The methodological innovation lies in shifting homophily from its traditional structural expression toward an operationalizable semantic-discursive dimension. The specialized lexical dictionary with >500 terms, which are semantically categorized and contextually weighted, enabled supervised labeling without the need for prior datasets, thus generating an interpretive classification aligned with observable discursive phenomena. Unlike approaches centered on user attributes or explicit links, this multi-class approach enables the analysis of ideological segmentation, information bubbles, and social cohesion from complementary perspectives.

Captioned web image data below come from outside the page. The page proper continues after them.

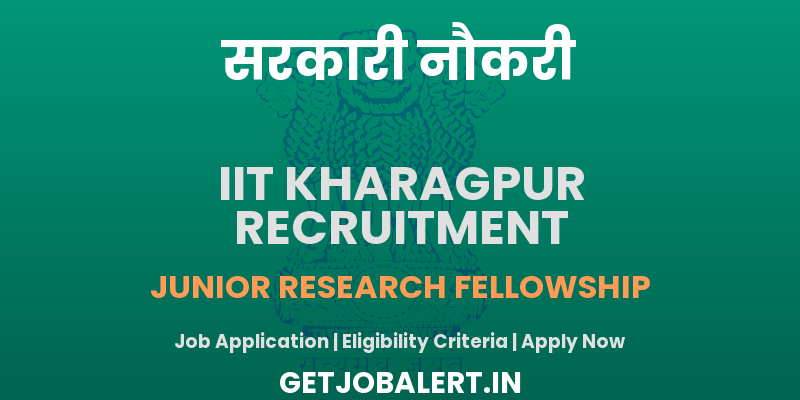 IIT Kharagpur Junior Research Fellowship Recruitment 2025 - Apply Online for 02 Posts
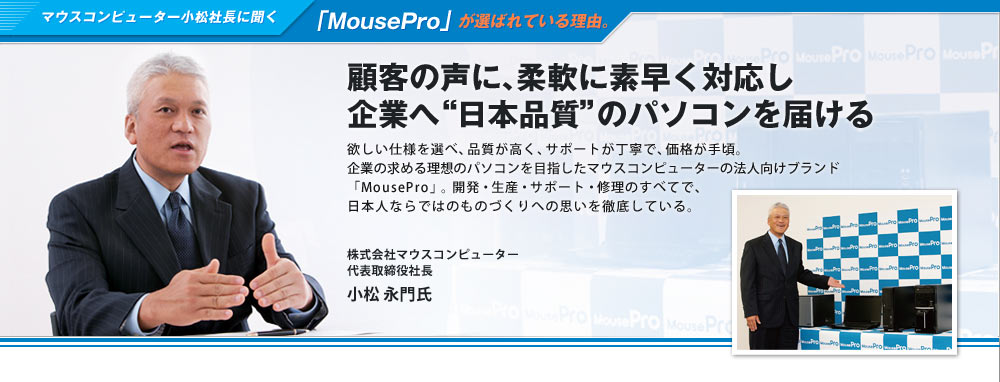 マウスコンピューター小松社長に聞く「MousePro」が選ばれている理由。顧客の声に、柔軟に素早く対応し企業へ“日本品質”のパソコンを届ける　欲しい仕様を選べ、品質が高く、サポートが丁寧で、価格が手頃。企業の求める理想のパソコンを目指したマウスコンピューターの法人向けブランド「MousePro」。開発・生産・サポート・修理のすべてで、日本人ならではのものづくりへの思いを徹底している。株式会社マウスコンピューター 代表取締役社長 小松 永門氏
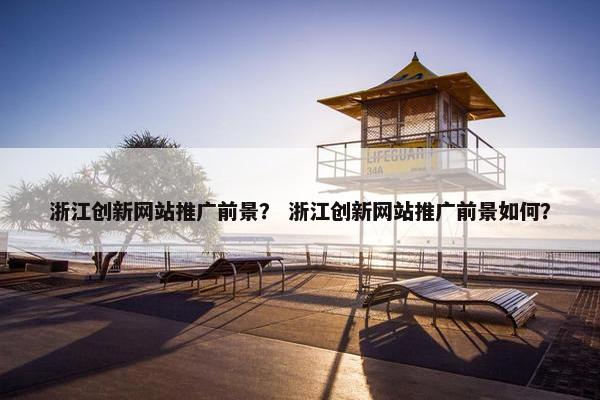 浙江创新网站推广前景？ 浙江创新网站推广前景如何？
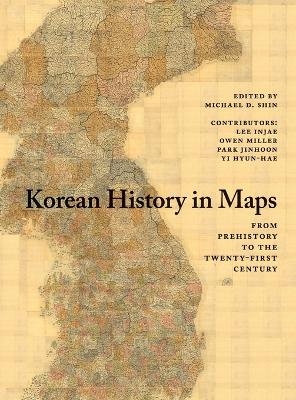 Korean History in Maps - Michael D. Shin; Lee Injae; Owen Miller; Park Jinhoon; Yi Hyun-Hae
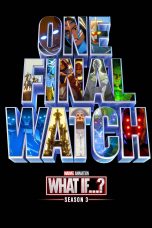 Nonton film Marvel’s What If Season 3 (2024) terbaru di Dutamovie21 Nonton film Marvel’s What If Season 3 (2024) terbaru di Dutamovie21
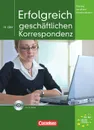 Training Berufliche Kommunikation: Erfolgreich in Der Geschaftlichen Korrespondenz (+ CD-ROM) - Eismann Volker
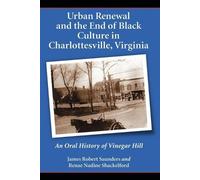 James Robert Saunders Urban Renewal and the End of Black Culture in (Tascabile)
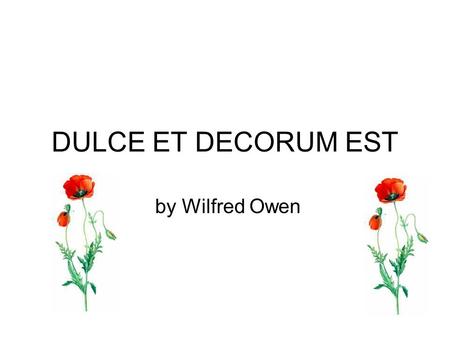 DULCE ET DECORUM EST by Wilfred Owen. Bent double, like old beggars under sacks, Knock-kneed, coughing like hags, we cursed through sludge, Till on the.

Technically, the modular pipeline (Python, spaCy, Scikit-learn, TensorFlow/Keras) ensures reproducibility and facilitates extension to other platforms, languages, or domains. The five-phase architecture—collection, preprocessing, automated labeling, comparative training, and validation—allows for complete traceability and adaptability to incremental refinements, prioritizing scalability and extensibility.

4.2 Limitations and Methodological Considerations

The work acknowledges limitations that constrain its scope and generalizability. Technically, development in Google Colab imposed processing restrictions that could affect performance with larger volumes or real-time processing. The LSTM, despite its effectiveness, was not optimized through an extensive hyperparameter search.

The lack of previously labeled datasets necessitated the adoption of rule-based annotation using a custom dictionary. Although this strategy generated a balanced set, the criteria may be influenced by subjective interpretations without a validated standard. Preprocessing included lemmatization and cleaning, but not deep context analysis or semantic disambiguation, potentially affecting detection in complex texts. Furthermore, the study focused exclusively on textual content, without metadata or network structures, thus limiting the inference of structural patterns.

The approach may not apply where the language does not sufficiently represent ideological affinities (neutral, institutional, or automated posts) or in networks with a strong presence of bots without adequate filtering. These limitations underscore the need to refine methodological approaches for the computerized analysis of homophily in digital environments.

4.3 Implications and Future Perspectives

The prototype transcends traditional structural approaches, providing a tool applicable in studies on polarization, echo chambers, and social fragmentation. It can be employed by computational social scientists, network analysts, public policy designers, or technology platforms to monitor discursive dynamics and social cohesion in diverse scenarios: misinformation, electoral behavior, audience segmentation, or the evaluation of design interventions aimed at reducing polarization.

This work proposes an interpretive taxonomy based on discourse that enables future lines of research: longitudinal analysis of the temporal evolution of discursive homophily; correlation between textual similarity and explicit links to validate structure-content correspondence; community identification through semantic clustering; and early detection of emerging polarization.

Projected improvements include: (a) expanding the annotation system through semi-supervised or active learning; (b) refining the lexical dictionary using distributional embeddings (Word2Vec, FastText) or semantic clustering; (c) integrating additional sources, such as forums, comments, thematic threads; (d) multimodal analysis incorporating visual, temporal, and relational signals; and (e) exploring transformer architectures (BERT, RoBERTa, GPT) to capture deeper semantic nuances.

Particularly promising is the study of the interaction between textual homophily and network topology, empirically validating hypotheses about the co-occurrence of semantic and relational homophily. Extension to multilingual environments using multilingual transformer models (mBERT, XLM-RoBERTa) would enable cross-cultural comparative studies.

These projections position the work as a methodological foundation for ongoing research aimed at more robust and adaptable prototypes, contributing to the development of sophisticated computational tools for understanding socio-cognitive dynamics in complex and evolving digital spaces.